New technologies are rapidly being built to hold and process data with increasingly mind-blowing efficiency, but surprisingly little attention is being paid to making sure that data that is being used as a key component in business decisions is trustworthy. Even in this day of technologically informed CEOs and computer-savy employees, a shocking number of organizations believe that they can survive with poor data quality and consider data cleansing to be a temporary fix needed only when a visible problem occurs.
So what is data quality all about?
Data quality is all about having identification and remediation processes at data entry points and addressing issues at the source. It is not a one-time activity; rather it is a maintenance function, and once the processes are in place, it should be monitored frequently. Organizations need to be proactive, establishing a dedicated group of Data Stewards to improve and monitor the accuracy of data over time.
Where does the problem begin?
The standard data quality problems begin to accumulate from the initial moment of data creation, steadily losing veracity or reliability through data decay, data movement, and data use.
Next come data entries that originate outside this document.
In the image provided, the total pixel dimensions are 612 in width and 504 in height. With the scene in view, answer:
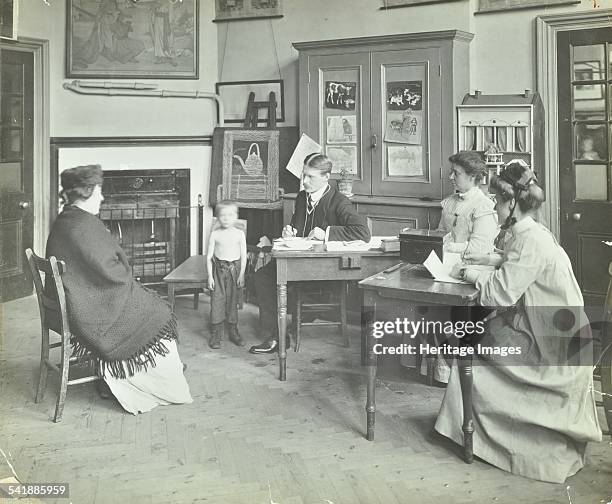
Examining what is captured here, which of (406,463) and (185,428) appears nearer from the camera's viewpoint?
(406,463)

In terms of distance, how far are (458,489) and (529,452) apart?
358mm

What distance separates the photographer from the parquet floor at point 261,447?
9.23 ft

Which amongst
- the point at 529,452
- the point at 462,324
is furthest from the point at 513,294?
the point at 529,452

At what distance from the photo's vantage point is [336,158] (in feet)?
18.4

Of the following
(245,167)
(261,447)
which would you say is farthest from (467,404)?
(245,167)

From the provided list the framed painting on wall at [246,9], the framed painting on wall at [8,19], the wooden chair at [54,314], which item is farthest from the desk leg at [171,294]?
the framed painting on wall at [246,9]

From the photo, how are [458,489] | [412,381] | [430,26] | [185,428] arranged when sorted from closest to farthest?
[458,489] → [185,428] → [412,381] → [430,26]

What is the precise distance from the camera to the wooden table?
3021 mm

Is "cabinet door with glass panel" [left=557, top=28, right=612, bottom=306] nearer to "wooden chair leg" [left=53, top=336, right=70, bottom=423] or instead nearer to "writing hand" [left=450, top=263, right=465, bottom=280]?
"writing hand" [left=450, top=263, right=465, bottom=280]

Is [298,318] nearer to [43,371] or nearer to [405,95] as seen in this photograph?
[43,371]

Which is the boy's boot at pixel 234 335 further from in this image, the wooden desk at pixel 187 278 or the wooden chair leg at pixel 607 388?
the wooden chair leg at pixel 607 388

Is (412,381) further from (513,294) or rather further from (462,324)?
(513,294)

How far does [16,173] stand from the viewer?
4.88m

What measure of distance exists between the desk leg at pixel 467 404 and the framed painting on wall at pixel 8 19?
248cm
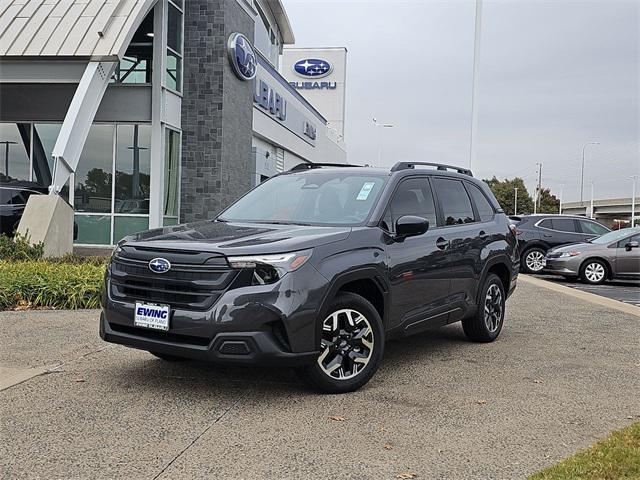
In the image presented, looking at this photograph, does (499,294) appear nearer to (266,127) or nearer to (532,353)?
(532,353)

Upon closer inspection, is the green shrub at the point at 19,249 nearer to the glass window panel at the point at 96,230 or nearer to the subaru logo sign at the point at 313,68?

The transfer of data in particular poses a lot of problems. Data extracted from legacy systems should be cleansed, restructured and reconciled before it is loaded into data warehouse, and these steps are often overlooked or waved away as unimportant. Even when companies ensure these steps are taken, inconsistencies within the cleansed data then need to be identified and corrected before the data is transformed.
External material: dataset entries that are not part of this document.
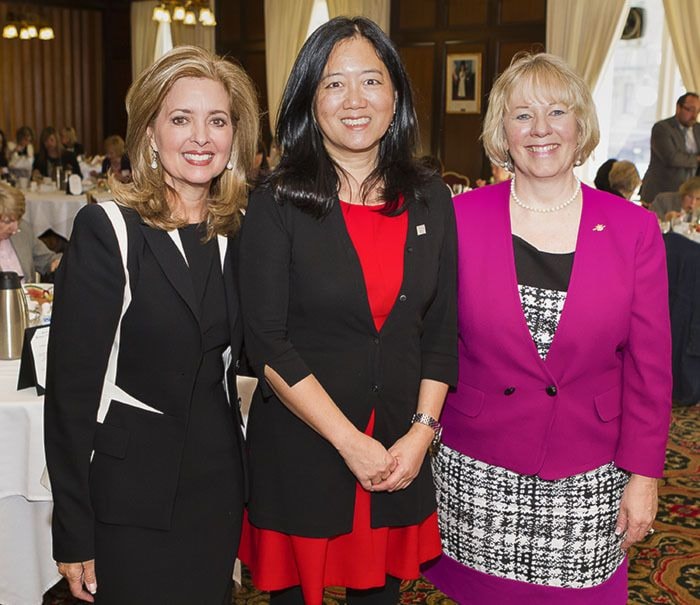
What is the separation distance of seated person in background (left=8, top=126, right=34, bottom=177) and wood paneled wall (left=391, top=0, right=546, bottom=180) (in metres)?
4.79

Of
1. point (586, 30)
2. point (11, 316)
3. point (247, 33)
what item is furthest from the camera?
point (247, 33)

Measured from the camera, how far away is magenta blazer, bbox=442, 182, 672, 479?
2023 mm

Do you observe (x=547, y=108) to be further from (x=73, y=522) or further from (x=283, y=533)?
(x=73, y=522)

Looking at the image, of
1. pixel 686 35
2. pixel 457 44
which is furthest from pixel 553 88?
pixel 457 44

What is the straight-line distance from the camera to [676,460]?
4.70 m

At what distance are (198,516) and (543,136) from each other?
1.16 metres

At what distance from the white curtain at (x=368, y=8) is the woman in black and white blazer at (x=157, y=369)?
9.67 metres

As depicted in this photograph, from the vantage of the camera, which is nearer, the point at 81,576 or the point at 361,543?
the point at 81,576

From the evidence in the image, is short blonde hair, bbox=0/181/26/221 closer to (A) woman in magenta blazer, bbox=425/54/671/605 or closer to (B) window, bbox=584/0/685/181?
(A) woman in magenta blazer, bbox=425/54/671/605

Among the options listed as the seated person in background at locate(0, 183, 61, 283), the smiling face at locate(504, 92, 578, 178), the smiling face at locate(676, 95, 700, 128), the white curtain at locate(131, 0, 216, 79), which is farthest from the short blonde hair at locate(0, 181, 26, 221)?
the white curtain at locate(131, 0, 216, 79)

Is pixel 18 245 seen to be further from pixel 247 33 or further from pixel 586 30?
pixel 247 33

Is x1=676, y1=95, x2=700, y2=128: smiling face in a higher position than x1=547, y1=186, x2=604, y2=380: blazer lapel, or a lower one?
higher

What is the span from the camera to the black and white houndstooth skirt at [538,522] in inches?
82.0

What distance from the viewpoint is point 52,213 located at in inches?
329
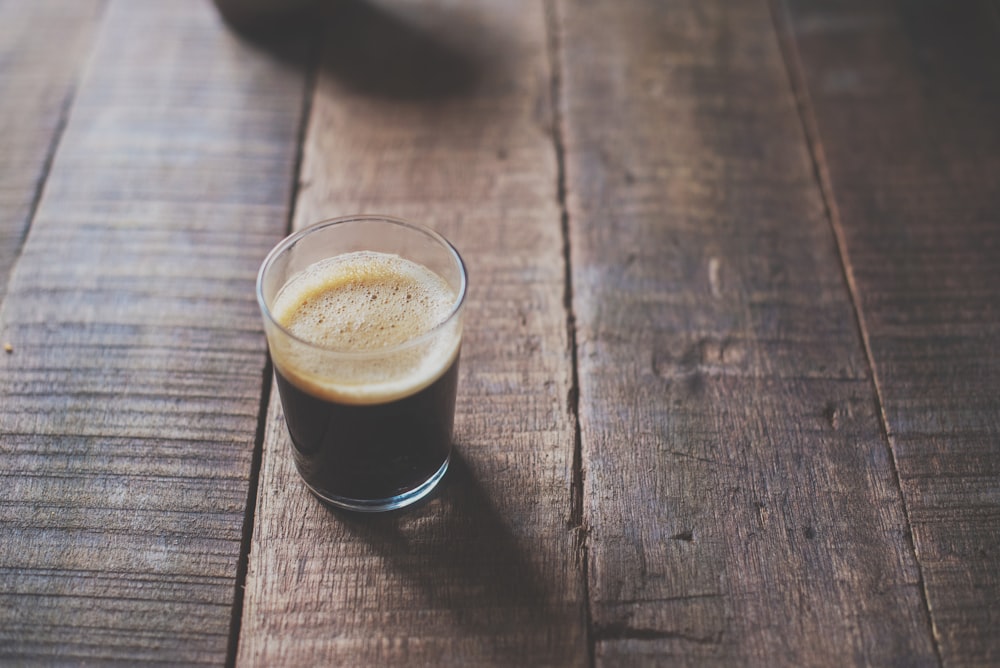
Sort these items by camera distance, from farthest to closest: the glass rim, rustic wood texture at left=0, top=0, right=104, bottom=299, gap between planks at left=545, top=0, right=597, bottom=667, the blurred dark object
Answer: the blurred dark object → rustic wood texture at left=0, top=0, right=104, bottom=299 → gap between planks at left=545, top=0, right=597, bottom=667 → the glass rim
While progress in this area is significant, data decay is an inevitable process. No data remains perfect or valid forever.
How do we resolve the issue?
For an organization to achieve long-term success and avoid a steady decline in data quality, it is essential for them to identify the root cause of the data quality issues rather than applying solutions only when the problem occurs.
The first step is Assessment. A solid foundation of definitions, rules and project scope is key to a successful data quality program. Before making any decisions or implementing any solutions, it is absolutely essential to definitively answer the following questions:
- What kind of data do you collect?
- Where do you store the data?
- How does the data move?
- How will it be monitored?
To answer these in more than just a superficial way, let’s look at them in more detail.
- 1. What kind of data do you collect?
This addresses the very basic question of the type of data you’re working with and the context within which the data resides. From one organization to the next, the context and the specific definitions of data can vary dramatically, but the below are the core ‘types’ of data you’re likely to be collecting:
- Customer Data
- Geographic Data
- Asset Data
- Organization Data
The cleansing functionalities should be built around the business rules that you use to define each of these types of data. For example, the first name of a customer may occasionally include an abbreviated title. The cleansing function should know the complete domain set of values for these titles and should map the values according to the rules defined by the type and context of the data. In this example, the business rules may state that full titles should be the standard in place of abbreviations. It should be able to correct Jr. to Junior, Sr.to Senior, and Dr.to Doctor, and the records should be flagged if it does not fall in the given list of values. Starting with clear definitions of the rules associated with data type and data context make it far easier when you begin implementing a solution.
2. Where do you store the data?
Ensure that you have a full understanding of where all your data physically resides and how it is divided up or clustered within individual fields. The data may be homogeneous or heterogeneous and a proper channel will be required to connect data that comes from different sources. Depending on the complexity of your existing systems, this integration may necessitate a few changes to the existing data model or schema design.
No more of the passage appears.